Poker is very difficult to become successful at in your part-time, because you
need to balance playing with studying which forces you to divide a small pie
even smaller.

While the best of the best can beat tough tables and will play anybody, most
of us make money by playing worse players. Recreational players will often say
"I cant beat these players because they dont think, if only I could move up to
where they respected my raises!" But the problem with that is that the
majority of our profits come from those players, if you cant figure them out,
then you wont be beating the better players. Plain and simple.

As far as math being overrated, I couldnt disagree more. Yes, bad players or
people who dont play often ask if you need to be a math genius to figure it
out, or if you have to count cards, both of which arent true but that doesnt
mean math is unimportant. Yes, pot odds, counting outs, etc is all pretty
basic. Solving complex game trees for various situations to find the maximally
exploitive play is not. Is the math complex? No, not really. It can be
confusing, but there are tools to help and it isnt very high level math;
however, that doesnt make it unimportant.

Further, saying math is unimportant is completely ignoring the activity you
are "playing." Poker is entirely math. All you are doing is playing a numbers
game. In texas hold'em your first card dealt will have a 1/52 chance of being
a specific card, and your second will have a 1/51 chance. Then you have the
various probabilities for the flop, turn, river, etc. Saying poker isnt about
math misses the forest for the trees. I could say blackjack isnt about math,
you just need to follow the basic counting strategies to turn a profit. But
what do you think those are based on? How were they calculated? Look at what
the University of Alberta is doing with math and try to say it isnt important.

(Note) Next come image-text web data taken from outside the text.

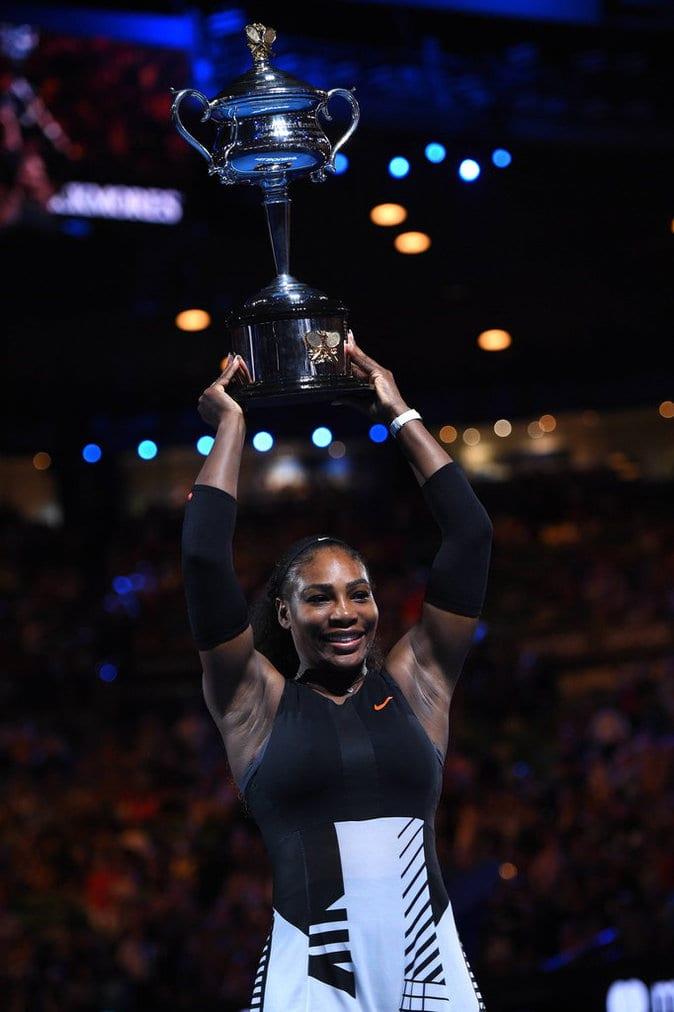 Photos : Serena Williams remporte l'Open d'Australie face à sa sœur Venus et bat un record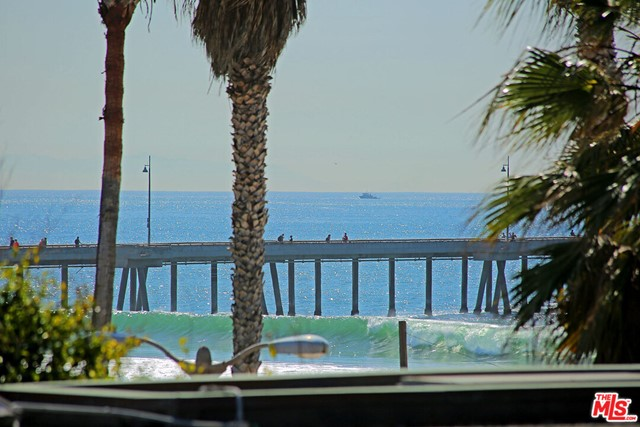 15 26TH Avenue, Venice CA: http://media.crmls.org/mediaz/C2D0D806-E7D0-4DED-9B9D-38373D577FF1.jpg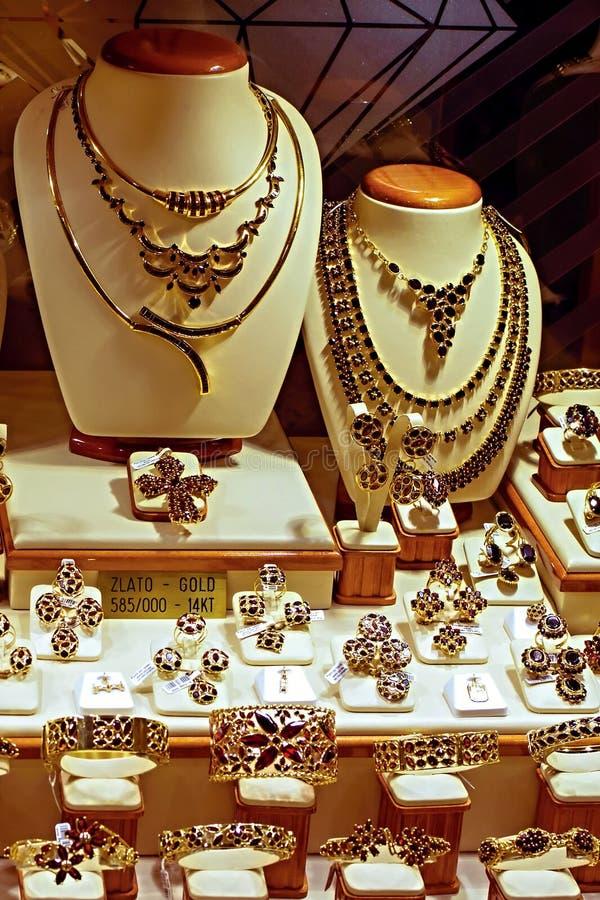 Guld- smycken med bohemiska granatrött arkivfoto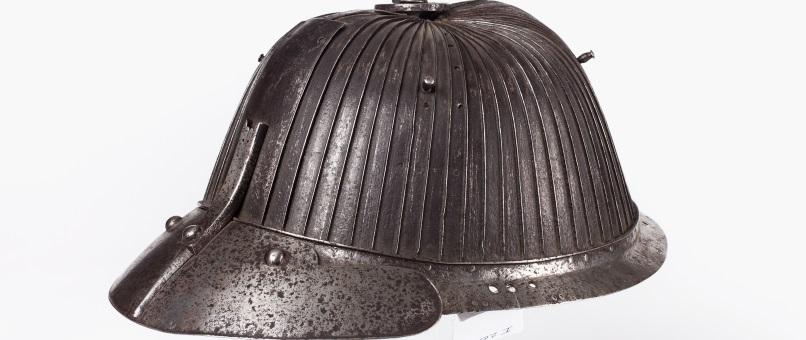 Helm unbekannter Herkunft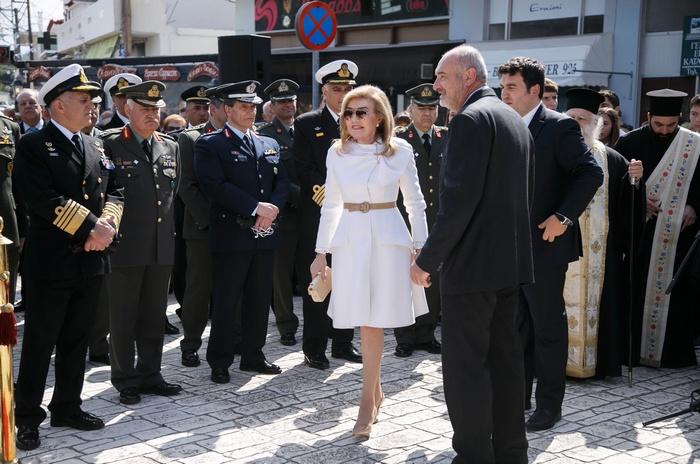 Η κυρία Μαριάννα Β. Βαρδινογιάννη προσέρχεται στην εκδήλωση.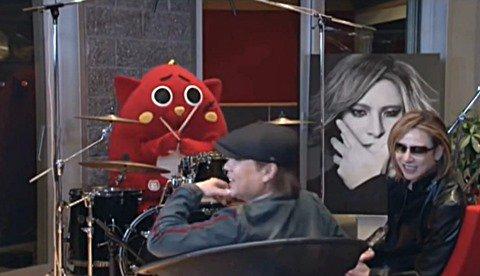 【朗報】ドラムを叩くゆるキャラとYOSHIKIが遂に共演!本人の前で紅をドラム演奏www - https://t.co/nMplfOsSKY https://t.co/rnXYNWFk1H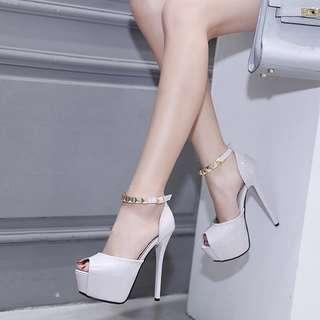 🚚 2018時尚款💕鉚釘魚口厚底鞋跟高跟鞋(2色)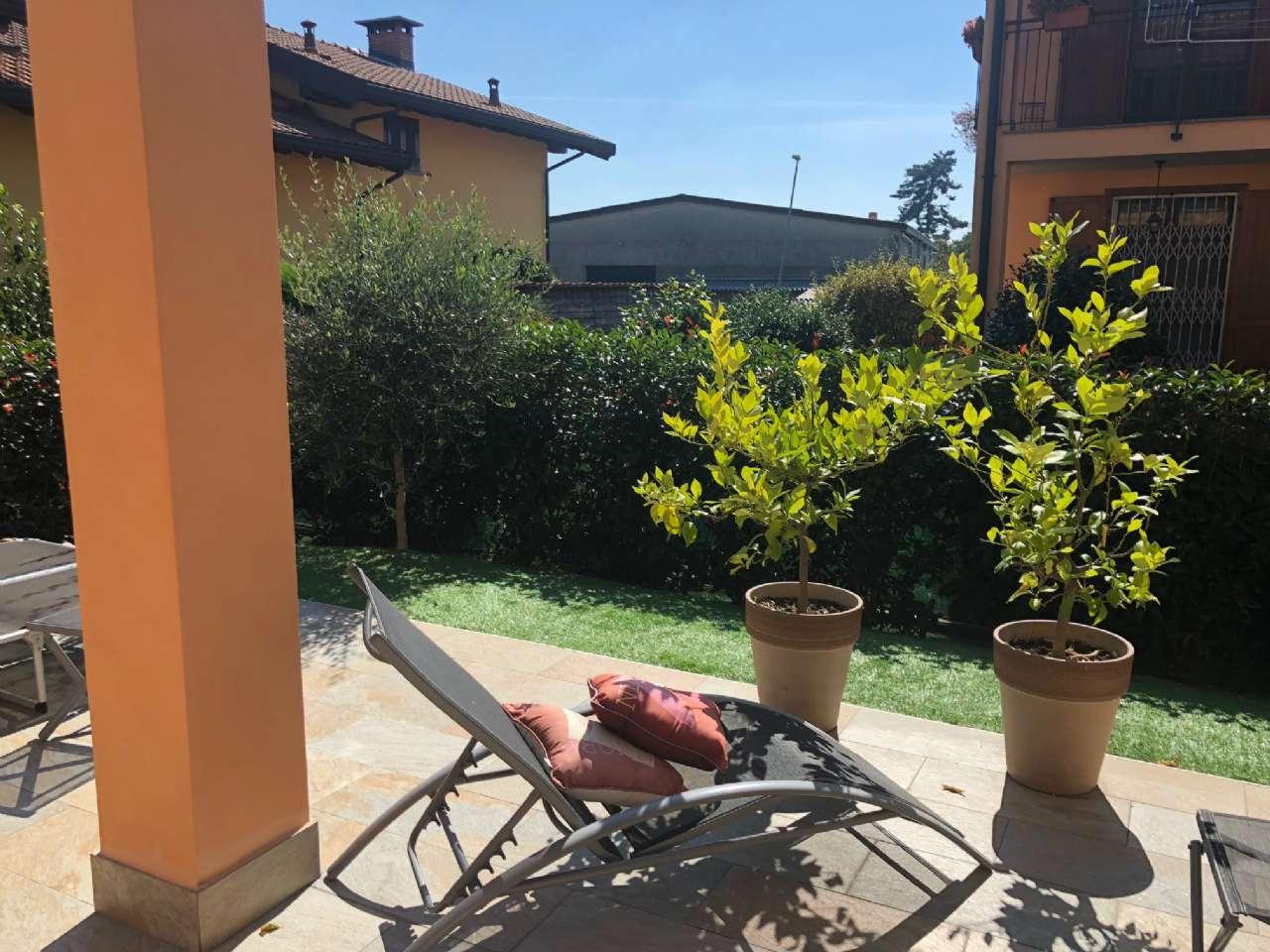 Villa Bifamiliare in vendita a Marano Ticino, 5 locali, prezzo € 248.000   CambioCasa.it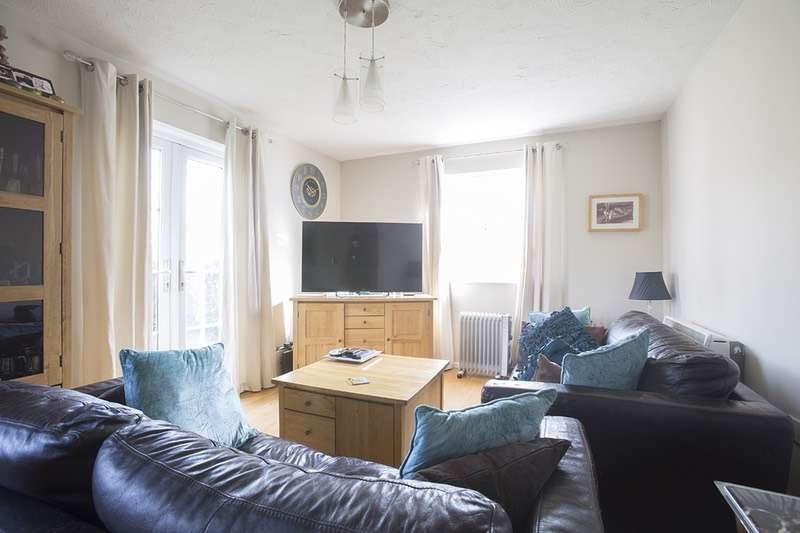 2 Bedrooms Flat for sale in Stocker Gardens, Dagenham, Essex, RM9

I respect your posts in BFI at 2p2, but this is something that only provides
the perspective of a player who never reached a high level of play. It is
important to understand that perspective, but while people should always learn
from somebody who failed, they need to be very careful when looking to them
for advice. Yes, many give great advice, and many winners just got lucky, but
you need to hear both sides.

TLDR: As far as the actual question goes, if you live in the US dont get into
online poker unless it is just for fun. There arent enough options for you to
play, and the risks are too high. If you are outside the US and want to learn
the game, make sure you have enough time to study and play, use good resources
(twoplustwo.com in conjunction with a video training site), listen to people
better than you, and always try to improve. Dont look for how to play x hand
in y situation, look to understand the framework that will help you make those
decisions. It isnt easy, and if you already code then your time is better
spent freelancing, but for college students, I think it is a great option,
provided they can be honest with themselves about their abilities.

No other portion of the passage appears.